Hello
 
I am using Saxon to extract data from thousands of HTML pages→ converted to XML documents.
However for some(very few ) of the XML documents, I am getting the following error when I run my XQuery command-- the same command is working perfectly for 99.9% of the documents
What am I doing wrong here? How do I resolve the (below) error?
 
The error is--
 
 
Caused by: net.sf.saxon.trans.DynamicError: org.xml.sax.SAXParseException; lineN
umber: 51; columnNumber: 2; The content of elements must consist of well-formed
character data or markup.
        at net.sf.saxon.event.Sender.sendSAXSource(Sender.java:278)
        at net.sf.saxon.event.Sender.send(Sender.java:144)
        at net.sf.saxon.event.Sender.send(Sender.java:46)
        at net.sf.saxon.event.Builder.build(Builder.java:209)
        at net.sf.saxon.event.Builder.build(Builder.java:161)
        at net.sf.saxon.query.StaticQueryContext.buildDocument(StaticQueryContex
t.java:435)
        at com.anya.crawler.runtime.processors.XQueryProcessor.castSimpleValue(X
QueryProcessor.java:171)
        at com.anya.crawler.runtime.processors.XQueryProcessor.execute(XQueryPro
cessor.java:147)
        ... 15 more
Caused by: org.xml.sax.SAXParseException; lineNumber: 51; columnNumber: 2; The c
ontent of elements must consist of well-formed character data or markup.
        at org.apache.xerces.util.ErrorHandlerWrapper.createSAXParseException(Un
known Source)
        at org.apache.xerces.util.ErrorHandlerWrapper.fatalError(Unknown Source)

━━━━━━━━

• **Study questions**:
(a) In the forum post about the Saxon error, at what line number and column number does the parse error occur?
(b) Summarize the forum post about the Saxon error in two sentences.
(c) Carry on the forum post about the Saxon error from the point where it stops.
The data after this point comes from a different source than the forum post.

• **Data extracts**:

━━━━━━━━

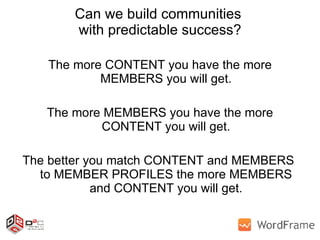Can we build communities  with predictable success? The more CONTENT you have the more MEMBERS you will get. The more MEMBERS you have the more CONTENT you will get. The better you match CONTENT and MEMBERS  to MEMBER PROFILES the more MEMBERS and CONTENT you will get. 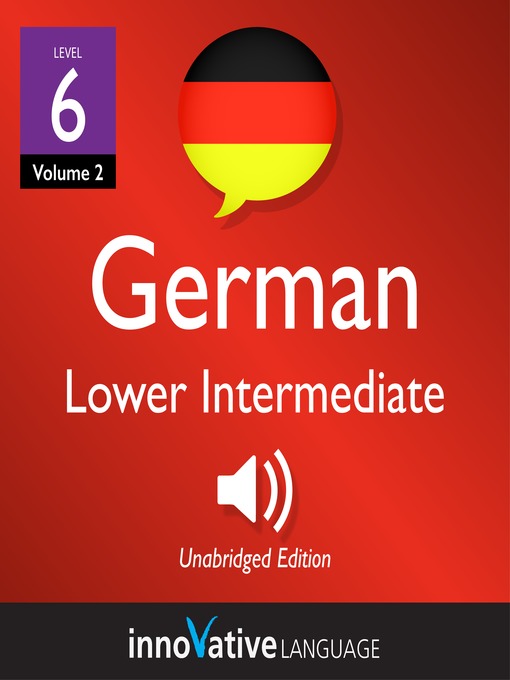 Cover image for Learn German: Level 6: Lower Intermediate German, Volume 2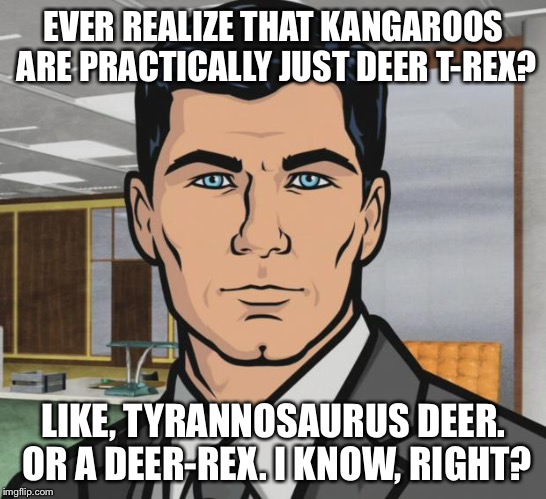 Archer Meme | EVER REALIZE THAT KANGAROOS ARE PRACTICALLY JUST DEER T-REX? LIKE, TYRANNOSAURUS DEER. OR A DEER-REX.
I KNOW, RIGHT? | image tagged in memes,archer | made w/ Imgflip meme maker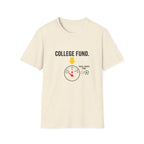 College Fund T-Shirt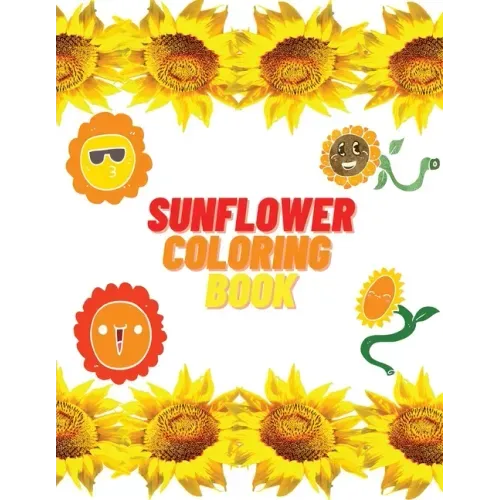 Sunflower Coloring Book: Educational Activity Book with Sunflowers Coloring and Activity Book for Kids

━━━━━━━━

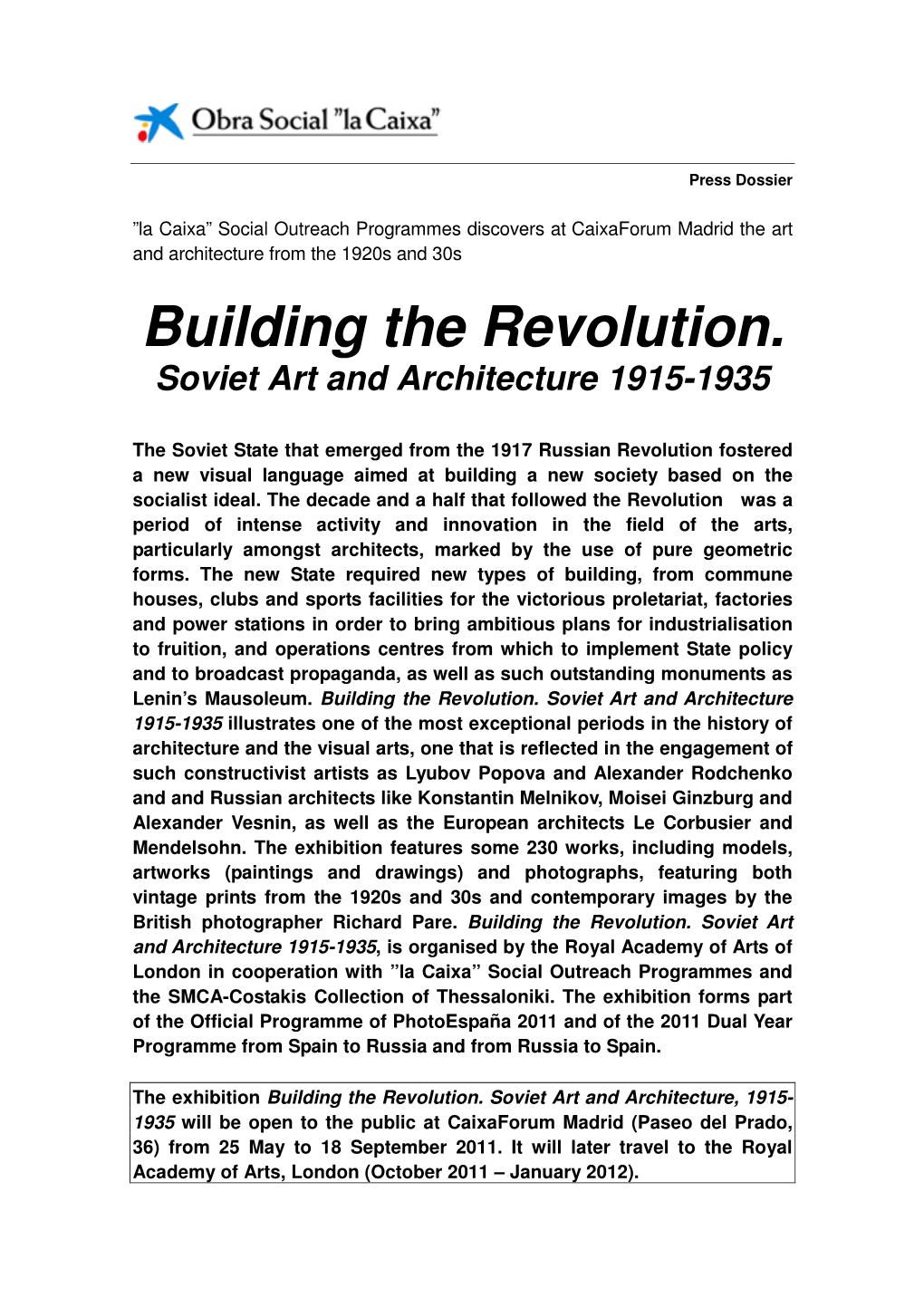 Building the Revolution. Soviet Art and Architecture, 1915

━━━━━━━━

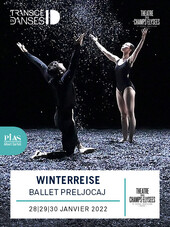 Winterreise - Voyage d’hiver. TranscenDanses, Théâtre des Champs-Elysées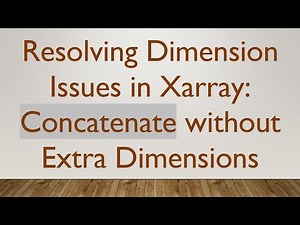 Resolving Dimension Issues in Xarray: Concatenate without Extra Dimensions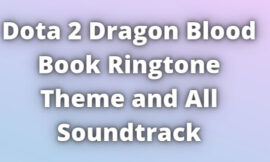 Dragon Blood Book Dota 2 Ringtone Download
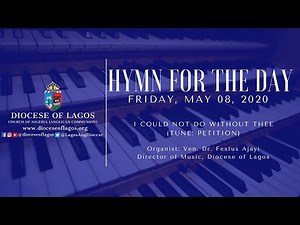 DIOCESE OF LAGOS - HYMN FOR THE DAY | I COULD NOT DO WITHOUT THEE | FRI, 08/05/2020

━━━━━━━━

• **Answers for each item**:
(a) Line 51, column 2.

(b) The writer uses Saxon to extract data from thousands of HTML pages converted to XML documents, but for very few of them the XQuery command fails, even though the same command works for 99.9% of the documents. The error is a SAXParseException at line 51, column 2, stating that the content of elements must consist of well-formed character data or markup, and the writer asks what is wrong and how to resolve it.

(c)
 
        at org.apache.xerces.impl.XMLErrorReporter.reportError(Unknown Source)
        at org.apache.xerces.impl.XMLErrorReporter.reportError(Unknown Source)
        at org.apache.xerces.impl.XMLScanner.reportFatalError(Unknown Source)
        at org.apache.xerces.impl.XMLDocumentFragmentScannerImpl$FragmentContent
Dispatcher.dispatch(Unknown Source)
        at org.apache.xerces.impl.XMLDocumentFragmentScannerImpl.scanDocument(Un
known Source)
        at org.apache.xerces.parsers.XML11Configuration.parse(Unknown Source)
        at org.apache.xerces.parsers.XML11Configuration.parse(Unknown Source)
        at org.apache.xerces.parsers.XMLParser.parse(Unknown Source)
        at org.apache.xerces.parsers.AbstractSAXParser.parse(Unknown Source)
        at org.apache.xerces.jaxp.SAXParserImpl$JAXPSAXParser.parse(Unknown Sour
ce)
        at net.sf.saxon.event.Sender.sendSAXSource(Sender.java:270)
        ... 22 more
 
 
 
 
Yours sincerely,
Arvind.